• _What is required_:
Pictures stay out; print the rest of the listing below exactly as it stands.

• _Data to examine_:
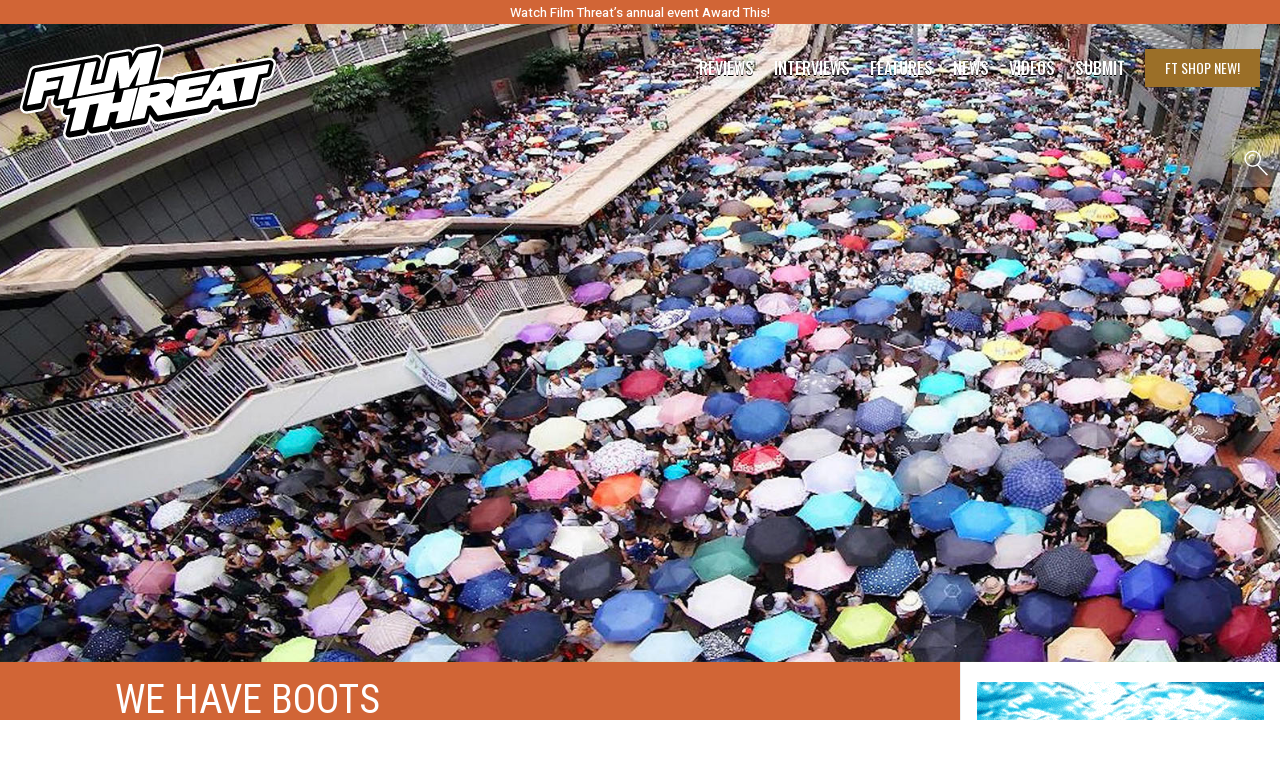

--- FILE ---
content_type: text/html; charset=utf-8
request_url: https://www.google.com/recaptcha/api2/aframe
body_size: 264
content:
<!DOCTYPE HTML><html><head><meta http-equiv="content-type" content="text/html; charset=UTF-8"></head><body><script nonce="AF48nuxl6igTmuy2vp9oag">/** Anti-fraud and anti-abuse applications only. See google.com/recaptcha */ try{var clients={'sodar':'https://pagead2.googlesyndication.com/pagead/sodar?'};window.addEventListener("message",function(a){try{if(a.source===window.parent){var b=JSON.parse(a.data);var c=clients[b['id']];if(c){var d=document.createElement('img');d.src=c+b['params']+'&rc='+(localStorage.getItem("rc::a")?sessionStorage.getItem("rc::b"):"");window.document.body.appendChild(d);sessionStorage.setItem("rc::e",parseInt(sessionStorage.getItem("rc::e")||0)+1);localStorage.setItem("rc::h",'1768890285750');}}}catch(b){}});window.parent.postMessage("_grecaptcha_ready", "*");}catch(b){}</script></body></html>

• _Solution to this task_:
--- FILE ---
content_type: text/html; charset=utf-8
request_url: https://www.google.com/recaptcha/api2/aframe
body_size: 264
content:
<!DOCTYPE HTML><html><head><meta http-equiv="content-type" content="text/html; charset=UTF-8"></head><body><script nonce="AF48nuxl6igTmuy2vp9oag">/** Anti-fraud and anti-abuse applications only. See google.com/recaptcha */ try{var clients={'sodar':'https://pagead2.googlesyndication.com/pagead/sodar?'};window.addEventListener("message",function(a){try{if(a.source===window.parent){var b=JSON.parse(a.data);var c=clients[b['id']];if(c){var d=document.createElement('img');d.src=c+b['params']+'&rc='+(localStorage.getItem("rc::a")?sessionStorage.getItem("rc::b"):"");window.document.body.appendChild(d);sessionStorage.setItem("rc::e",parseInt(sessionStorage.getItem("rc::e")||0)+1);localStorage.setItem("rc::h",'1768890285750');}}}catch(b){}});window.parent.postMessage("_grecaptcha_ready", "*");}catch(b){}</script></body></html>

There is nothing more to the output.